Sommet d'urgence en arabie saoudite face aux menaces imputees a l'iran
Hamad I Mohammed
reuters.com

Sommet d'urgence en arabie saoudite face aux menaces imputees a l'iran
Hamad I Mohammed
LA MECQUE, Arabie saoudite (Reuters) - Le roi Salman d'Arabie saoudite, qui a convoqué un sommet d'urgence des Etats arabes, a déclaré jeudi soir que les capacités nucléaires et balistiques de l'Iran menaçaient la sécurité régionale et mondiale.

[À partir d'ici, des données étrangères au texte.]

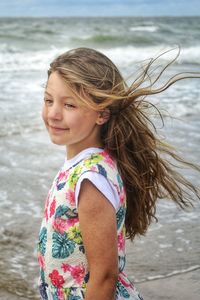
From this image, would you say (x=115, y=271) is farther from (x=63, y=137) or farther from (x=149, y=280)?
(x=149, y=280)

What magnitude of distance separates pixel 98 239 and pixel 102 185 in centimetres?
16

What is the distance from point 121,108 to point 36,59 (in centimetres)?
1873

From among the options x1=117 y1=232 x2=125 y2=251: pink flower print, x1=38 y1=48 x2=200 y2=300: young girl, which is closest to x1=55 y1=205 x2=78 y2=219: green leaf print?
x1=38 y1=48 x2=200 y2=300: young girl

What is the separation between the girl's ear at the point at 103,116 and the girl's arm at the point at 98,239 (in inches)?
9.5

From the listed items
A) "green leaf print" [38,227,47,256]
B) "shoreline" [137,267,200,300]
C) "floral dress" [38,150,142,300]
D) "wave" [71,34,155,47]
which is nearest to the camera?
→ "floral dress" [38,150,142,300]

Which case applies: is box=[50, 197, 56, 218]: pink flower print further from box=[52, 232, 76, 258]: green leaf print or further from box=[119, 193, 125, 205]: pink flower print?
box=[119, 193, 125, 205]: pink flower print

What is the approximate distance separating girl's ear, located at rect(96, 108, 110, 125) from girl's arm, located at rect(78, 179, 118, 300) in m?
0.24

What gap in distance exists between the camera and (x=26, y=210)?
15.0 ft

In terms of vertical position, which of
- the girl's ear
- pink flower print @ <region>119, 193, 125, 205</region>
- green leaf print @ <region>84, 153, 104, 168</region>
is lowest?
pink flower print @ <region>119, 193, 125, 205</region>

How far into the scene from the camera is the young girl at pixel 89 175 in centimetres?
178

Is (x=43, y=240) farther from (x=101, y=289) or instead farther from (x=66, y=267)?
(x=101, y=289)

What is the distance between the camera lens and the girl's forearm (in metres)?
1.78

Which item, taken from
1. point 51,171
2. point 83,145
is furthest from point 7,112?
point 83,145

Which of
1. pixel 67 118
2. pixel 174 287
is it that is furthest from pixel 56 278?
pixel 174 287
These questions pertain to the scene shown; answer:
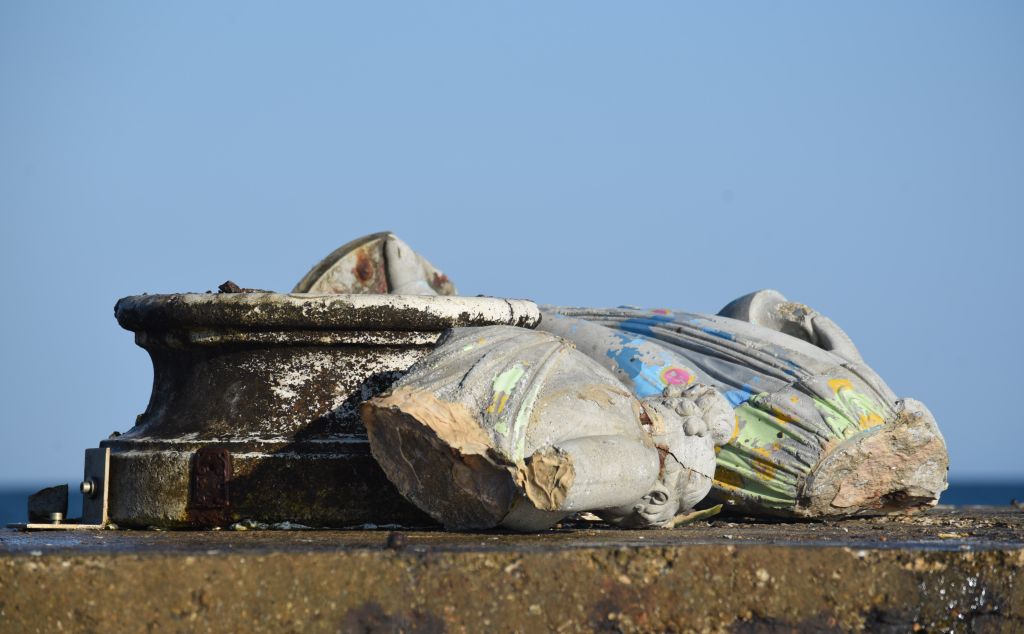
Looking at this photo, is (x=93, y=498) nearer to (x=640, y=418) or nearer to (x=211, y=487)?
(x=211, y=487)

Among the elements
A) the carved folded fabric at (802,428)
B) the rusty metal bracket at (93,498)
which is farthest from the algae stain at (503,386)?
the rusty metal bracket at (93,498)

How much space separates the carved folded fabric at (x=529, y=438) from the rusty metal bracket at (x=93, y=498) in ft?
3.34

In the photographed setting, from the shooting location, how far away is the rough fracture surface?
112 inches

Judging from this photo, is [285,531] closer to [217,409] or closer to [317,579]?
[217,409]

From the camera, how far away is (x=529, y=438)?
363 cm

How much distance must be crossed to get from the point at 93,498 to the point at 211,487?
0.52 m

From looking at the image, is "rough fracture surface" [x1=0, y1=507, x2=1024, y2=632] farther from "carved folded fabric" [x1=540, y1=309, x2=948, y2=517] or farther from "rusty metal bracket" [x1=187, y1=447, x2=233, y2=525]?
"carved folded fabric" [x1=540, y1=309, x2=948, y2=517]

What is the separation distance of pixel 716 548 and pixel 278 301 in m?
1.67

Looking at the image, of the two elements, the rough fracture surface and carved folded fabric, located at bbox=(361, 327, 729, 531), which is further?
carved folded fabric, located at bbox=(361, 327, 729, 531)

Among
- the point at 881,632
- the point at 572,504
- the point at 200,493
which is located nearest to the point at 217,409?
the point at 200,493

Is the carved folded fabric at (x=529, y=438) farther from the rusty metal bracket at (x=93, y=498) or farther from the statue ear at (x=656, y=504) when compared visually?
the rusty metal bracket at (x=93, y=498)

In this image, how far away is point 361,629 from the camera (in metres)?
2.92

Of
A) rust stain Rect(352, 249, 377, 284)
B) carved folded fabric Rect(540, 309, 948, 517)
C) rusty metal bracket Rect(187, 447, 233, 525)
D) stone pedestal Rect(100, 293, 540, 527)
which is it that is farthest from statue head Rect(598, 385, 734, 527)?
rust stain Rect(352, 249, 377, 284)

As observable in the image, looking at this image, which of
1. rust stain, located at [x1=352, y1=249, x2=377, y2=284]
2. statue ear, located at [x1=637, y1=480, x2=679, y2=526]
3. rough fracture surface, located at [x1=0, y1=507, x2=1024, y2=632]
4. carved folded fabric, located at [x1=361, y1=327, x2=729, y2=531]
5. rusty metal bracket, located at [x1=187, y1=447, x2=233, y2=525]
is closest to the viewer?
rough fracture surface, located at [x1=0, y1=507, x2=1024, y2=632]
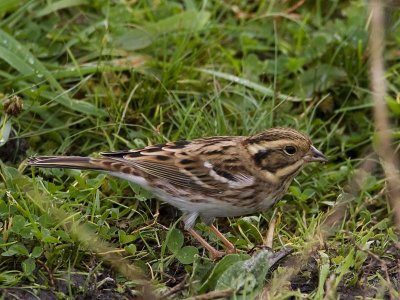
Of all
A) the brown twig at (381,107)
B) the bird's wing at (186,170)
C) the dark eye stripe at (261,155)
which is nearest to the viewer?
the brown twig at (381,107)

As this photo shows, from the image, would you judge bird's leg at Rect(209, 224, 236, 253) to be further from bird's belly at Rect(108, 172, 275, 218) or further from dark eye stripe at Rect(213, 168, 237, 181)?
dark eye stripe at Rect(213, 168, 237, 181)

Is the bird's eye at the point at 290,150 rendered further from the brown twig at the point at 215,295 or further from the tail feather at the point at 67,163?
the brown twig at the point at 215,295

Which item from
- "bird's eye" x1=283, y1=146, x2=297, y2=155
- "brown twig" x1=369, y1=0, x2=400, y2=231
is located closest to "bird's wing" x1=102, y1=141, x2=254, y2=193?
"bird's eye" x1=283, y1=146, x2=297, y2=155

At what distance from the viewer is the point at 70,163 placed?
17.7 ft

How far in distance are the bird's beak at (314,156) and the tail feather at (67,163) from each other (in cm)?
121

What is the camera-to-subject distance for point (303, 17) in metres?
7.75

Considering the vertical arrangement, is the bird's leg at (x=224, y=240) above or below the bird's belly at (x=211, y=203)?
below

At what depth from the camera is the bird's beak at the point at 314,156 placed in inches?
218

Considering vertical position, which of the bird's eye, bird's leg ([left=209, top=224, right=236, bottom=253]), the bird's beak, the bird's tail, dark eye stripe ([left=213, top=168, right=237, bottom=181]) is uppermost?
the bird's tail

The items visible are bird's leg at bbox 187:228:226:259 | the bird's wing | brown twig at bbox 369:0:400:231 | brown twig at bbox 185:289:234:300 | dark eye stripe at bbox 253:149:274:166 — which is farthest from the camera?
dark eye stripe at bbox 253:149:274:166

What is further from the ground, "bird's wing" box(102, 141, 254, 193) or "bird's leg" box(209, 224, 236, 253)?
"bird's wing" box(102, 141, 254, 193)

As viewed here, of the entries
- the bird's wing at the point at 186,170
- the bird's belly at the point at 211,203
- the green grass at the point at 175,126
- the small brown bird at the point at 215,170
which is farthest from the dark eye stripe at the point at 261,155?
the green grass at the point at 175,126

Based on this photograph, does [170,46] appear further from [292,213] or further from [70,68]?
[292,213]

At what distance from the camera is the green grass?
498 cm
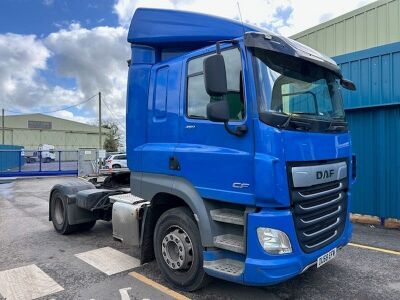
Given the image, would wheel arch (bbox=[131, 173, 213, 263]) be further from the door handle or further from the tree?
the tree

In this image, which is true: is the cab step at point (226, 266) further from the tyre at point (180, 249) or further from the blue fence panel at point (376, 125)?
the blue fence panel at point (376, 125)

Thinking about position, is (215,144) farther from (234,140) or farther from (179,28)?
(179,28)

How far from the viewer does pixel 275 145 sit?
128 inches

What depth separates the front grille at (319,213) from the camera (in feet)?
11.3

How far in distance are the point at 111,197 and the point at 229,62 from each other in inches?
135

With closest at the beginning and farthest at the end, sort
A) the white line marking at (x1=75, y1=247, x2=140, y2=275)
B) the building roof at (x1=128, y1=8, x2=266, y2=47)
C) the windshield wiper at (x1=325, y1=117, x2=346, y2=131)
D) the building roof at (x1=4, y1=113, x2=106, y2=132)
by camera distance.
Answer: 1. the building roof at (x1=128, y1=8, x2=266, y2=47)
2. the windshield wiper at (x1=325, y1=117, x2=346, y2=131)
3. the white line marking at (x1=75, y1=247, x2=140, y2=275)
4. the building roof at (x1=4, y1=113, x2=106, y2=132)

Les actes de Téhéran, a-t-il poursuivi, ont menacé le commerce maritime international et le marché pétrolier en "violation manifeste des traités de l'Onu".
Deux événements récents ont motivé le sommet saoudien: l'attaque au drone contre des stations de pompage de pétrole en Arabie saoudite et des "actes de sabotage" qui ont visé des pétroliers au large des Emirats arabes unis.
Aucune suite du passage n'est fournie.